◆ Pagina:
++++

I consumatori tedeschi, e probabilmente non solo loro, considerano il packaging alimentare in carta particolarmente sostenibile e sono piuttosto diffidenti di fronte alle novità più insolite. Questo il messaggio che emerge da uno studio condotto da tre ricercatrici dell’Università di Bonn e il Centro Ricerche Jülich, in Germania, che hanno cercato di valutare nel dettaglio la percezione del pubblico nei confronti di diversi tipi di imballaggio, destinato a utilizzi alquanto differenti.
Come riferito su Food Quality and Preference, le ricercatrici hanno selezionato un campione di circa 3mila cittadini, che fosse il più possibile rappresentativo della popolazione, e hanno mostrato loro immagini di nove possibili combinazioni di prodotti e imballaggi. Più precisamente tre tipi di confezioni in plastica tradizionale riciclabile, tre in bioplastica oppure in carta usati per contenere: frutti di bosco, burro oppure olio vegetale. In ogni foto c’era anche una semplice scritta con informazioni di base. I partecipanti dovevano indicare quanto un certo imballaggio era sostenibile e quanto adatto a proteggere, trasportare e poi conservare il prodotto contenuto.

++++

◆ Elenco delle voci:
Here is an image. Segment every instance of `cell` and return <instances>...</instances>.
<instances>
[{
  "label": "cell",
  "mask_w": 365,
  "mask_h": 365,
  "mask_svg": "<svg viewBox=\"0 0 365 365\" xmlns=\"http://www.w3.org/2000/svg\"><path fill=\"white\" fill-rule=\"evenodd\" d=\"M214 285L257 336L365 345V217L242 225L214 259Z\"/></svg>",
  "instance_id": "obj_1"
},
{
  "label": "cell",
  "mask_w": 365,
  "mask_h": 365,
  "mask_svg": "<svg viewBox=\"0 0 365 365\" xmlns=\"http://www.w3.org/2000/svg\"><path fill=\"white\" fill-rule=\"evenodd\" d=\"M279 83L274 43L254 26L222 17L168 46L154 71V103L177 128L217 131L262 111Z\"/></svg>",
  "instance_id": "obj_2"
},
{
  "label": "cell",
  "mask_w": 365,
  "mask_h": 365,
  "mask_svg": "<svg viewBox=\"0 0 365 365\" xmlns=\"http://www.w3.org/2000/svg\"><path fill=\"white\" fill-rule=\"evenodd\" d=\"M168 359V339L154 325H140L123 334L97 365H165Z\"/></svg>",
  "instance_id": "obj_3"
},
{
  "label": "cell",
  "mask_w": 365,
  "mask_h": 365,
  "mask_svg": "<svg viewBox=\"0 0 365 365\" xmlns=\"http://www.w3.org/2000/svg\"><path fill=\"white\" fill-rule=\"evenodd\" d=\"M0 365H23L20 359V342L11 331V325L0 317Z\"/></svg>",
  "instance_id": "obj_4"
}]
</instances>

++++

◆ Istruzioni del compito:
Estrai per intero la pagina sulla percezione degli imballaggi alimentari, riportandola parola per parola. Ci si basi unicamente sulla pagina, senza ricorrere alle voci.

◆ Risposta completa:
I consumatori tedeschi, e probabilmente non solo loro, considerano il packaging alimentare in carta particolarmente sostenibile e sono piuttosto diffidenti di fronte alle novità più insolite. Questo il messaggio che emerge da uno studio condotto da tre ricercatrici dell’Università di Bonn e il Centro Ricerche Jülich, in Germania, che hanno cercato di valutare nel dettaglio la percezione del pubblico nei confronti di diversi tipi di imballaggio, destinato a utilizzi alquanto differenti.
Come riferito su Food Quality and Preference, le ricercatrici hanno selezionato un campione di circa 3mila cittadini, che fosse il più possibile rappresentativo della popolazione, e hanno mostrato loro immagini di nove possibili combinazioni di prodotti e imballaggi. Più precisamente tre tipi di confezioni in plastica tradizionale riciclabile, tre in bioplastica oppure in carta usati per contenere: frutti di bosco, burro oppure olio vegetale. In ogni foto c’era anche una semplice scritta con informazioni di base. I partecipanti dovevano indicare quanto un certo imballaggio era sostenibile e quanto adatto a proteggere, trasportare e poi conservare il prodotto contenuto.